**Extract provided:**
————————

Further tests are currently on their way …

For the moment, module add star-cd/4.02_64bit; star -mpi=hp -mppflags="-v -prot -TCP" is the recommended way of starting STAR-CD-4.02.

Sometimes also problems of STAR-CD 3.26 with Infiniband: According to a user report, also STAR-CD 3.26 with HP-MPI over Infiniband has the problem that it suddenly stops to run. It seems the the AMG-preconditioner is the reason for the problems.

So, check if Infiniband runs fine for your cases, if not (and only if not) add -mpi=hp -mppflags="-v -prot -TCP"

Upgraded IB stack seems to solve Infiniband problems: Updating from the Voltaire ibhost-stack to the Voltaire GridStack 4.1 (which is OFED-1.1 based) seems to have solved the issue with hanging STAR-CD processes. Please try to run without the argument -TCP!

As a technical note: the HP-MPI version which comes with STAR-CD 4.02 or 3.26 is too old to work with OFED; thus, the latest HP-MPI (i.e. 2.02.05) has been installed on Woody. The module files for STAR-CD have been adapted to automatically use this updated version. Your output (if -v -prot is used) should now show IBV instead of VAPI if the high speed network is used.

Using IPoverIB as fallback: If native Infiniband does not work even with the upgraded IB stack (e.g. due to a bug in connection with AMG), try IP-over-IB by using -mppflags="-v -prot -TCP -netaddr 10.188.84.0/255.255.254.0".

Another option available in HP-MPI (which is completely unrelated to the communication network but I’m to lazy to create an other thread right now) is the ability to pin processes to specific CPUs of a node. On woody, -mppflags="... -cpu_bind=v,map_cpu:0,1,2,3 ..." is the right choice if you run with 4 CPUs per node; if you have huge memory requirements and thus only use every second core, the correct option would be -mppflags="... -cpu_bind=v,map_cpu:0,1 ...".

Running CFX over Infiniband

Running CFX-10 over Infiniband and using user subroutines should work now – of course you must have a valid license!

————————

**Set task 1:** Transcribe the listing below exactly, starting at the line that contains "From this image, can" and continuing through the end of the listing.

**Material supplied:**
————————

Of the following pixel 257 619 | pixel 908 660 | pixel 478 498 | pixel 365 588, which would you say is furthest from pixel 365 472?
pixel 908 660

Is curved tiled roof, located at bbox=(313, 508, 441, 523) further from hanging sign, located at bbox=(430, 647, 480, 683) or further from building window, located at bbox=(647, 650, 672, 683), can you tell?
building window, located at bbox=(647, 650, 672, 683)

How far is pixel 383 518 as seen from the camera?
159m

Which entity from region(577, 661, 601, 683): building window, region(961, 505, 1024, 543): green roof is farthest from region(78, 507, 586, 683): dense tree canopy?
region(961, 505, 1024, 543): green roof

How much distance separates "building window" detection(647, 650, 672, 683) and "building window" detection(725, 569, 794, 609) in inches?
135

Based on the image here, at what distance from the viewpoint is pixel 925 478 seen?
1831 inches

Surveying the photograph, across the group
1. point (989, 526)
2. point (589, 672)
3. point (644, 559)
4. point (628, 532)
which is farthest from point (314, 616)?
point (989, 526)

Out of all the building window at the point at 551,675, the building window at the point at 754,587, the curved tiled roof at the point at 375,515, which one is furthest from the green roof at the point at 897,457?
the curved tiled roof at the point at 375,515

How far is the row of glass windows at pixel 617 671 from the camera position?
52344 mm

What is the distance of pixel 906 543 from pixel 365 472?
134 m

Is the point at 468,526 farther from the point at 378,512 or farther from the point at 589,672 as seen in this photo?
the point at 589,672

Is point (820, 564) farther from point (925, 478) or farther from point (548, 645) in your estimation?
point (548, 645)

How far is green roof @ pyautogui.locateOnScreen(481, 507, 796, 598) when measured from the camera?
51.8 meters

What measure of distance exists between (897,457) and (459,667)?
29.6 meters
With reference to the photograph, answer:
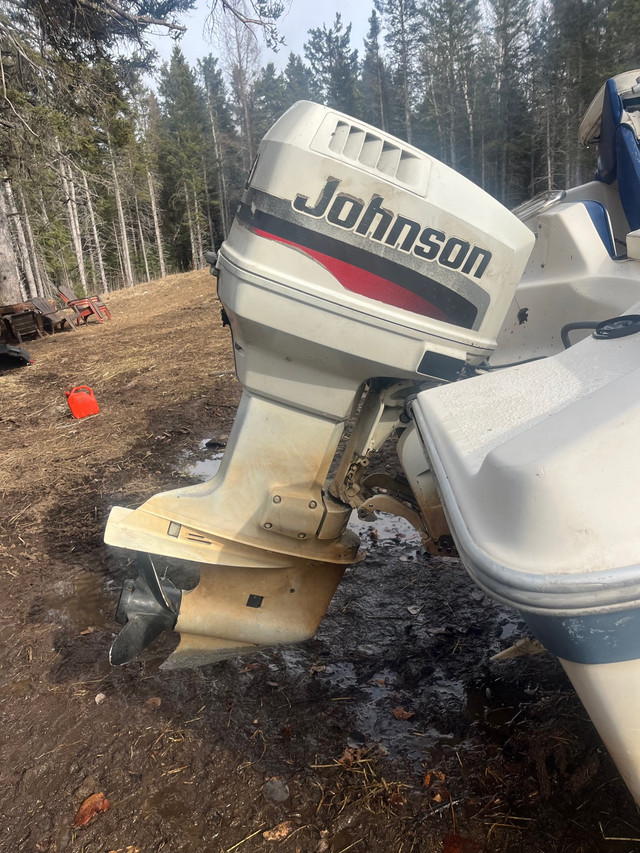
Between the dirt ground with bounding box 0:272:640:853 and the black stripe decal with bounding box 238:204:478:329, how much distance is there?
1312mm

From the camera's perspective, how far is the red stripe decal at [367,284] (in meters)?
1.75

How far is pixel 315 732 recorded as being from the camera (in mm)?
1916

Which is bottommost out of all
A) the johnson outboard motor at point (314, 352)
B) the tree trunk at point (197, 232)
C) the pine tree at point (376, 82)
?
the tree trunk at point (197, 232)

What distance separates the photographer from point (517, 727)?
1845mm

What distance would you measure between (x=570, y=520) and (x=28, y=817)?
1.79 metres

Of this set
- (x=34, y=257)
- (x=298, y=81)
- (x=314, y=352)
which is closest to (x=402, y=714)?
(x=314, y=352)

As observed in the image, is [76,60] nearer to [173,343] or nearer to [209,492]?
[173,343]

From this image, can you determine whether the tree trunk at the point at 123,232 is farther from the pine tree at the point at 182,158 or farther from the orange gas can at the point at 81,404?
the orange gas can at the point at 81,404

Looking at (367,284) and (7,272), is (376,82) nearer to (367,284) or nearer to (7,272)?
(7,272)

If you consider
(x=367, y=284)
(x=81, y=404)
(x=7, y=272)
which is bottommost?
(x=7, y=272)

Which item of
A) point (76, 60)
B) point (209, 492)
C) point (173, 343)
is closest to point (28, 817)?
point (209, 492)

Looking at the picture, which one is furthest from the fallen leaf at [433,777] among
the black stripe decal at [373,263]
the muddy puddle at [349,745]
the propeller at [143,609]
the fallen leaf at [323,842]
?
the black stripe decal at [373,263]

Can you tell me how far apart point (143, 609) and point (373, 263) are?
54.5 inches

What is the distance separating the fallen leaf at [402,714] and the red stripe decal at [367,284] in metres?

————————

**Set task 2:** Restate word for word the passage of the notes on running STAR-CD over Infiniband from "Upgraded IB stack seems" up to and including "network is used.".

**Final result 1:**
From this image, can you determine whether the tree trunk at the point at 123,232 is farther from the pine tree at the point at 182,158 or farther from the orange gas can at the point at 81,404?
the orange gas can at the point at 81,404

Looking at (367,284) and (7,272), is (376,82) nearer to (367,284) or nearer to (7,272)?
(7,272)

If you consider
(x=367, y=284)
(x=81, y=404)
(x=7, y=272)
which is bottommost?
(x=7, y=272)

Which item of
A) point (76, 60)
B) point (209, 492)
C) point (173, 343)
is closest to point (28, 817)?
point (209, 492)

Looking at the picture, which one is furthest from the fallen leaf at [433,777] among
the black stripe decal at [373,263]
the muddy puddle at [349,745]
the propeller at [143,609]
the fallen leaf at [323,842]
?
the black stripe decal at [373,263]

Can you tell me how far apart point (143, 609) and point (373, 263) are?
54.5 inches

What is the distance separating the fallen leaf at [402,714] and the red stripe decal at [367,284] in metres?

**Final result 2:**
Upgraded IB stack seems to solve Infiniband problems: Updating from the Voltaire ibhost-stack to the Voltaire GridStack 4.1 (which is OFED-1.1 based) seems to have solved the issue with hanging STAR-CD processes. Please try to run without the argument -TCP!

As a technical note: the HP-MPI version which comes with STAR-CD 4.02 or 3.26 is too old to work with OFED; thus, the latest HP-MPI (i.e. 2.02.05) has been installed on Woody. The module files for STAR-CD have been adapted to automatically use this updated version. Your output (if -v -prot is used) should now show IBV instead of VAPI if the high speed network is used.